SARS-CoV-2 Variants, Vaccines, and Host Immunity

Affiliations
Review

SARS-CoV-2 Variants, Vaccines, and Host Immunity

Priyal Mistry et al. Front Immunol. .

Abstract

Severe acute respiratory syndrome coronavirus 2 (SARS-CoV-2) is a new beta coronavirus that emerged at the end of 2019 in the Hubei province of China. SARS-CoV-2 causes coronavirus disease 2019 (COVID-19) and was declared a pandemic by the World Health Organization (WHO) on 11 March 2020. Herd or community immunity has been proposed as a strategy to protect the vulnerable, and can be established through immunity from past infection or vaccination. Whether SARS-CoV-2 infection results in the development of a reservoir of resilient memory cells is under investigation. Vaccines have been developed at an unprecedented rate and 7 408 870 760 vaccine doses have been administered worldwide. Recently emerged SARS-CoV-2 variants are more transmissible with a reduced sensitivity to immune mechanisms. This is due to the presence of amino acid substitutions in the spike protein, which confer a selective advantage.
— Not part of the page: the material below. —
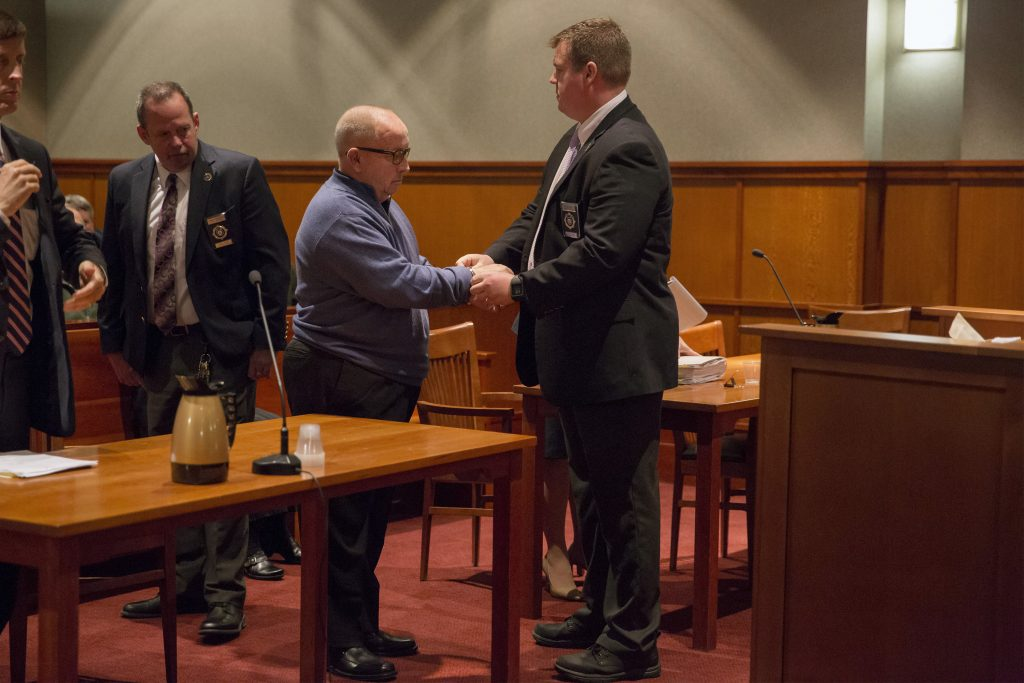 James Talbot, former priest and Cheverus High School teacher, is handcuffed by a bailiff after pleading guilty Monday to sexually assaulting a minor and being sentenced to serve three years in prison.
The emergence of variants therefore poses a risk for vaccine effectiveness and long-term immunity, and it is crucial therefore to determine the effectiveness of vaccines against currently circulating variants. Here we review both SARS-CoV-2-induced host immune activation and vaccine-induced immune responses, highlighting the responses of immune memory cells that are key indicators of host immunity. We further discuss how variants emerge and the currently circulating variants of concern (VOC), with particular focus on implications for vaccine effectiveness. Finally, we describe new antibody treatments and future vaccine approaches that will be important as we navigate through the COVID-19 pandemic.

Keywords: SARS-CoV-2; coronavirus; immunity; spike protein; vaccines; variants of concern.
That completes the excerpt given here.